Written request -
Repeat the records below word for word, but start at the line that contains "Out of tree, located", stop after the last line, and include nothing else.

Input -

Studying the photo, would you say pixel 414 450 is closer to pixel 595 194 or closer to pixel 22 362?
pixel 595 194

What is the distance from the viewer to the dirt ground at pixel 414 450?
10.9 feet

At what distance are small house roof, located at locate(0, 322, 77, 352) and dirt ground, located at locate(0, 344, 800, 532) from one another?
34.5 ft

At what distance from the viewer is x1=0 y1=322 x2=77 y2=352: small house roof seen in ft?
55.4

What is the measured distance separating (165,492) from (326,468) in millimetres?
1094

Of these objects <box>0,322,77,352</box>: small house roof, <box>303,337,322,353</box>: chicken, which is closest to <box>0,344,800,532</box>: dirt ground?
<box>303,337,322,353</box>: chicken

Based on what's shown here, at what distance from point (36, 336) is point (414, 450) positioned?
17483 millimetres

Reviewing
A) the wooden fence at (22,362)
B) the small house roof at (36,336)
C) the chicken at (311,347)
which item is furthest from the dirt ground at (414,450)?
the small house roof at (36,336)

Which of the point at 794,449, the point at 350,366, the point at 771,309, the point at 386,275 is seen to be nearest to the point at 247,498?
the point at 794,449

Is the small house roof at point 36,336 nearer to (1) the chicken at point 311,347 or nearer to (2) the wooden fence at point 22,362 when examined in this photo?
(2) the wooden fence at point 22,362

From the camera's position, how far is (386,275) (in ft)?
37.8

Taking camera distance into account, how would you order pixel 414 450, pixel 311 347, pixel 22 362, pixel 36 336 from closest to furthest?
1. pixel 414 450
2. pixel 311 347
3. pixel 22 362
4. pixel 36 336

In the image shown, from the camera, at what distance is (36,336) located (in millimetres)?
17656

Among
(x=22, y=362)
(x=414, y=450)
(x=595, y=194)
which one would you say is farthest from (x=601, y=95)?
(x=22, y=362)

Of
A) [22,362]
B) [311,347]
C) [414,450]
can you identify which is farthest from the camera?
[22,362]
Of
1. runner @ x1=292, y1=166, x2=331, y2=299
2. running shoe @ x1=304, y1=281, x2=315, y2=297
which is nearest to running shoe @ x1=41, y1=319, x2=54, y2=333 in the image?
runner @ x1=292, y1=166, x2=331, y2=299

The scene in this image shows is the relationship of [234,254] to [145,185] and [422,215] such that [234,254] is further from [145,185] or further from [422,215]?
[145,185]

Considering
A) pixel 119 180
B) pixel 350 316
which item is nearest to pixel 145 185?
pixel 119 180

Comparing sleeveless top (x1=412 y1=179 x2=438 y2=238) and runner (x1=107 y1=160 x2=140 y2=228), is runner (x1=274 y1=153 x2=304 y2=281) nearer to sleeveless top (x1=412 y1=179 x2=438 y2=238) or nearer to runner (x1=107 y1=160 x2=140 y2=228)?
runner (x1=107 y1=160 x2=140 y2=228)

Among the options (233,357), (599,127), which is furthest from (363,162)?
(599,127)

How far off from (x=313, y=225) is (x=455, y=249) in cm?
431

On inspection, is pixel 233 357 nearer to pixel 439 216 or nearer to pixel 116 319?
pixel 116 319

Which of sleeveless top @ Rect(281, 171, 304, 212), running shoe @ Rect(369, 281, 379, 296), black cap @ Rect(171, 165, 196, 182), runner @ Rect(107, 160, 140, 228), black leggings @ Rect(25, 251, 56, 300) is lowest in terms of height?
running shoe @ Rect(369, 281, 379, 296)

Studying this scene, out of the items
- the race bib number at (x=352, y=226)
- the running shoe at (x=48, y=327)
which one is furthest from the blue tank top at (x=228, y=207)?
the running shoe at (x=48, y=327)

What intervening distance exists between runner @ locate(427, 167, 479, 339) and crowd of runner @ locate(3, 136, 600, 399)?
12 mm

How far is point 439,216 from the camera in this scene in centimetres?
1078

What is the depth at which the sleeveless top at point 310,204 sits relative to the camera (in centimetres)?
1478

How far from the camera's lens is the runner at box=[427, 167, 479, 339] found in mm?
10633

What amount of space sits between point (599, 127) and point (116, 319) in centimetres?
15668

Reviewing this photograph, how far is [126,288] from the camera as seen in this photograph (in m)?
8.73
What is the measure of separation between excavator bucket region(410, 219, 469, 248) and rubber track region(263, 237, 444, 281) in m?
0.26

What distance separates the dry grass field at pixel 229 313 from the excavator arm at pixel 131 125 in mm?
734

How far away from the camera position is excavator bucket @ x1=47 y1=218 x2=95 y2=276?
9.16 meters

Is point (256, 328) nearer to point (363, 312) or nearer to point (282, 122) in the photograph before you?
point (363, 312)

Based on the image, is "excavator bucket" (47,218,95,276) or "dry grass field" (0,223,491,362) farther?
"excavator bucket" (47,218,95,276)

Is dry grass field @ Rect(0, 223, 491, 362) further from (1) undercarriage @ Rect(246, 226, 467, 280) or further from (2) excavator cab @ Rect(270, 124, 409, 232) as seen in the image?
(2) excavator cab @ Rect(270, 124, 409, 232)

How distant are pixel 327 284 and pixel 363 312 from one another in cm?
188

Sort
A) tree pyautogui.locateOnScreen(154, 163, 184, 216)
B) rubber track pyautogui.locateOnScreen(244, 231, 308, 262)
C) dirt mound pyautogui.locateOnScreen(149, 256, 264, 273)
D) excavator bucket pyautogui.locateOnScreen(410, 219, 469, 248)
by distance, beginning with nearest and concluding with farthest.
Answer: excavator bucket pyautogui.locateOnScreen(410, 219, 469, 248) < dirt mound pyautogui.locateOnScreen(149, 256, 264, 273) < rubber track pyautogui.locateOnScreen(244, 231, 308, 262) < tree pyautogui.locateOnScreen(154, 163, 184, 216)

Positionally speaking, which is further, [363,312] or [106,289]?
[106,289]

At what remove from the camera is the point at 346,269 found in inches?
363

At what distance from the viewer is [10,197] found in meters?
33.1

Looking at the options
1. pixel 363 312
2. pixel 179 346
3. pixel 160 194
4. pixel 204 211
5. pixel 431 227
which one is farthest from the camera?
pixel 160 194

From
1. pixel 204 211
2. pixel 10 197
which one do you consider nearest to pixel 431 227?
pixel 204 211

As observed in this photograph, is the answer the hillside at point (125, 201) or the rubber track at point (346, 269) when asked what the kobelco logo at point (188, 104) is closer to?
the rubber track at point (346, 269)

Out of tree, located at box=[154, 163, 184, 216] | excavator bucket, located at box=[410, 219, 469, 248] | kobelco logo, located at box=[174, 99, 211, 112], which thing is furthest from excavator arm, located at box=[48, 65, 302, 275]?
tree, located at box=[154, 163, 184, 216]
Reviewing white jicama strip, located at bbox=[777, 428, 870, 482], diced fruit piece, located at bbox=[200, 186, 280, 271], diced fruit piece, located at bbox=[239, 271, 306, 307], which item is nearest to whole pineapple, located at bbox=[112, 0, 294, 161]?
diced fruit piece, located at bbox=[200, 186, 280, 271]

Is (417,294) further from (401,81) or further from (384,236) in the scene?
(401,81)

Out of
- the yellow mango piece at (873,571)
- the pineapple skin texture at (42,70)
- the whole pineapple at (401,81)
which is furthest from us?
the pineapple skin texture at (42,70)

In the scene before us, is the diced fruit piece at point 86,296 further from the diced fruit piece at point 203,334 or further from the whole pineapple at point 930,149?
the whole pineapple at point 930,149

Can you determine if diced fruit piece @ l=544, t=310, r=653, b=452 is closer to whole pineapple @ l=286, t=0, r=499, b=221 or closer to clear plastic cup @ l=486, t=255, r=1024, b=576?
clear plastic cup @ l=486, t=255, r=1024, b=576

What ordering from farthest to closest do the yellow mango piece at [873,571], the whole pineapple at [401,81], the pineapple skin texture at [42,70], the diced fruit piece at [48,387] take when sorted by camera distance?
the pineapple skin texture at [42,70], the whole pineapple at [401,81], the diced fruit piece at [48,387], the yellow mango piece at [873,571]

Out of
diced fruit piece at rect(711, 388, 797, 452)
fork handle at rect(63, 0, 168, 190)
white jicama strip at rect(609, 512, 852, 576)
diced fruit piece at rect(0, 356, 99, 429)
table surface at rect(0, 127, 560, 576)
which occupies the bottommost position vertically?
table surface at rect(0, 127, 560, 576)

Expected answer -
Out of tree, located at box=[154, 163, 184, 216] | excavator bucket, located at box=[410, 219, 469, 248] | kobelco logo, located at box=[174, 99, 211, 112], which thing is furthest from excavator arm, located at box=[48, 65, 302, 275]?
tree, located at box=[154, 163, 184, 216]
Reviewing white jicama strip, located at bbox=[777, 428, 870, 482], diced fruit piece, located at bbox=[200, 186, 280, 271], diced fruit piece, located at bbox=[239, 271, 306, 307], which item is nearest to whole pineapple, located at bbox=[112, 0, 294, 161]?
diced fruit piece, located at bbox=[200, 186, 280, 271]

Is (417,294) further from (401,81) or further from (384,236) in the scene?
(401,81)

Out of
- the yellow mango piece at (873,571)
- the pineapple skin texture at (42,70)
- the whole pineapple at (401,81)
which is furthest from us?
the pineapple skin texture at (42,70)

In the scene before us, is the diced fruit piece at point 86,296 further from the diced fruit piece at point 203,334 or further from the whole pineapple at point 930,149?
the whole pineapple at point 930,149

Can you determine if diced fruit piece @ l=544, t=310, r=653, b=452 is closer to whole pineapple @ l=286, t=0, r=499, b=221 or closer to clear plastic cup @ l=486, t=255, r=1024, b=576?
clear plastic cup @ l=486, t=255, r=1024, b=576

What ordering from farthest to closest do the yellow mango piece at [873,571], the whole pineapple at [401,81], the pineapple skin texture at [42,70], the diced fruit piece at [48,387] take when sorted by camera distance?
the pineapple skin texture at [42,70], the whole pineapple at [401,81], the diced fruit piece at [48,387], the yellow mango piece at [873,571]

Out of
diced fruit piece at rect(711, 388, 797, 452)
fork handle at rect(63, 0, 168, 190)
white jicama strip at rect(609, 512, 852, 576)
diced fruit piece at rect(0, 356, 99, 429)
table surface at rect(0, 127, 560, 576)
which occupies the bottommost position vertically?
table surface at rect(0, 127, 560, 576)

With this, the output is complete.